CCCH-zinc finger antiviral protein (ZAP) can recognize and induce the degradation of mRNAs and proteins of certain viruses, as well as exert its antiviral activity by activating T cell. However, the mechanism of ZAP mediating T cell activation during virus infection remains unclear. Here, we found a potential function of ZAP that relieves immunosuppression of T cell induced by avian leukosis virus subgroup J (ALV-J) via a novel signaling pathway that involves norbin like protein (NLP), protein kinase C delta (PKC-δ) and nuclear factor of activated T cell (NFAT). Specifically, ZAP expression activated T cells by promoting the dephosphorylation and nuclear translocation of NFAT. Furthermore, knockdown of ZAP weakened the reactivity and antiviral response of T cells. Mechanistically, ZAP reduced PKC-δ activity by up-regulating and reactivating NLP through competitively binding with viral protein. Knockdown of NLP decreased the dephosphorylation of PKC-δ by ZAP expression. Moreover, we showed that knockdown of PKC-δ reduced the phosphorylation levels of NFAT and enhanced its nuclear translocation. Taken together, these data revealed that ZAP relieves immunosuppression caused by ALV-J and mediates T cell activation through NLP–PKC-δ–NFAT pathway.

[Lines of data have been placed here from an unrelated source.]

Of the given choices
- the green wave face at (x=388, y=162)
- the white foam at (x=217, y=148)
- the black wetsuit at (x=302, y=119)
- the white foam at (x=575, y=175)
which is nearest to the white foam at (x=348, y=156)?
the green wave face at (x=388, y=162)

Importance The evolution of host defense system is driven synchronously in the process of resisting virus invasion. Accordingly, host innate defense factors exert effectively work in suppressing virus replication. However, it remains unclear that whether the host innate defense factors are involved in antiviral immune response against the invasion of immunosuppressive viruses. Here, we found that CCCH-type zinc finger antiviral protein (ZAP) effectively worked in resistance on immunosuppression caused by avian leukosis virus subgroup J (ALV-J), a classic immunosuppressive virus. Evidence showed that ZAP released the phosphatase activity of NLP inhibited by ALV-J and further activated NFAT by inactivating PKC-δ. This novel molecular mechanism that ZAP regulates antiviral immune response by mediating NLP–PKC-δ–NFAT pathway has greatly enriched the understanding of the functions of host innate defense factors and provided important scientific ideas and theoretical basis for the research of immunosuppressive virus and antiviral immunity.